Suara nafas berat sayup-sayup terdengar, langit-langit kamar di remang-remangnya cahaya muncul di layar. Berapa kali layar berkedip layaknya mata.
“Merkade ngo ko isi, Fellip?” sambar seorang wanita dari luar, menghardik gorden pintu kamar. Wanita itu adalah Monster, namun terlihat lebih muda dan lembut.
Pria yang bernafas berat itu terkejut dan gelagapan memegang kepunyaannya dan buru-buru menaikkan celana, sementara Saloma yang masih sangat kecil, belum sekolah, terlentang di depan Fellip, menatap tidak mengerti.
“Mamae hehe…” panggil Saloma ceria kemudian, tak pernah ia melihat Mamaenya itu berteriak kencang seperti itu.
“Ikut aku ke belakang, Fellip. Ada mau kubilang,” suara monster tertahan penuh emosi dan matanya melebar marah. Dihardiknya lagi gorden dan membalikkan badan keluar kamar.
Monster berteriak kesetanan lagi dari luar. “Sini cepat Fellip!!!”
“Merkade,” bergetar suara Fellip menjawab dan pergi keluar mengikuti Monster.
Saloma kecil yang ketakutan menunggu saja sambil menatap langit-langit kamar. Sedangkan Saloma dalam lubang gelap telah habis energi dan air matanya sedari tadi menangis berteriak-teriak.
Terlalu lama menunggu, akhirnya Saloma kecil menarik celananya ke atas, memakaikan seperti seharusnya celana dipakai. Dia menggigit-gigit kuku jari telunjuk dan bangkit dari tempat tidur.
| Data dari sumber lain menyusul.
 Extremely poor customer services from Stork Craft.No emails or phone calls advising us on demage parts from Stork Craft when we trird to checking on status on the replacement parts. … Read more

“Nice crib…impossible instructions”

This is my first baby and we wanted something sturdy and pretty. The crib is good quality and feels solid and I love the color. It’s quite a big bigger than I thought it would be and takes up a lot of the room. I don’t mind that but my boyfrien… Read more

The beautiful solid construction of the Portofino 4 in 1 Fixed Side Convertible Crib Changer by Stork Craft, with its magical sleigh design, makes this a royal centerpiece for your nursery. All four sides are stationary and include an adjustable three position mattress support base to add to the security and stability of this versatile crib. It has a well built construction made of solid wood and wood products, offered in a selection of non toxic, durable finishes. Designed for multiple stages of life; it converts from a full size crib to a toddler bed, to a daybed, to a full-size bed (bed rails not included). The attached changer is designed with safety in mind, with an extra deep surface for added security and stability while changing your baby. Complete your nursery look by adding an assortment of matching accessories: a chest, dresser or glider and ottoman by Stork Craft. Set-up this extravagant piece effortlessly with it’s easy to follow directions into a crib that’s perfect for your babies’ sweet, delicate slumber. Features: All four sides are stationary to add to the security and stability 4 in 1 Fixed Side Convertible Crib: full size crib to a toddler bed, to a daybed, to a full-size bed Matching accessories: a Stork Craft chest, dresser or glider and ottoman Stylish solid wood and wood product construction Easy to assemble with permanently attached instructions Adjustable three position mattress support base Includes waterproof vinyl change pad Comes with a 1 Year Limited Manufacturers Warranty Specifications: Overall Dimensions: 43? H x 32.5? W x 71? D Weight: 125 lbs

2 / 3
Tak berapa lama kemudian gorden tersibak lagi, Fellip muncul dengan muka marah dan mengambil tasnya dari meja belajar.
“Mau ke mana, bang?”
“Udah, ya. Celanamu pakai lagi, nanti mamakmu marah,” jawab Fellip tanpa menatap Saloma, buru-buru mengambil semua baju-bajunya dari lemari. Begitu tasnya penuh mengembang, Fellip pergi keluar kamar dan Saloma menatap tak mengerti gorden yang tertutup kembali. Layar pun berganti menjadi pasir abu-abu seperti semula.
“Apakah kau masih kuat?” tanya suara anak kecil tadi entah dari mana.
Saloma tak menjawab, ia sangat ingat sekali dengan tayangan itu. Setelah peristiwa itu, Saloma kecil hingga remaja ingat apa yang terjadi. Namun, saat kuliahlah ia menyadari bahwa itu adalah pelecehan seksual. Baru di usia 19 tahunlah, ia sadar pernah dilecehkan oleh anak dari kakak laki-laki Monster. Pemantiknya saat ia tengah membaca berita pemerkosaan di feed Instagram, di kamar kosan, seketika ia membeku oleh satu sengatan di dalam kepalanya. Ingatan itu tidak pernah hilang, hanya terpendam saja menunggu waktu yang tepat untuk keluar. Saloma remaja pun menangis kencang tanpa suara mengasihani Saloma kecil yang harus mengalami luka itu.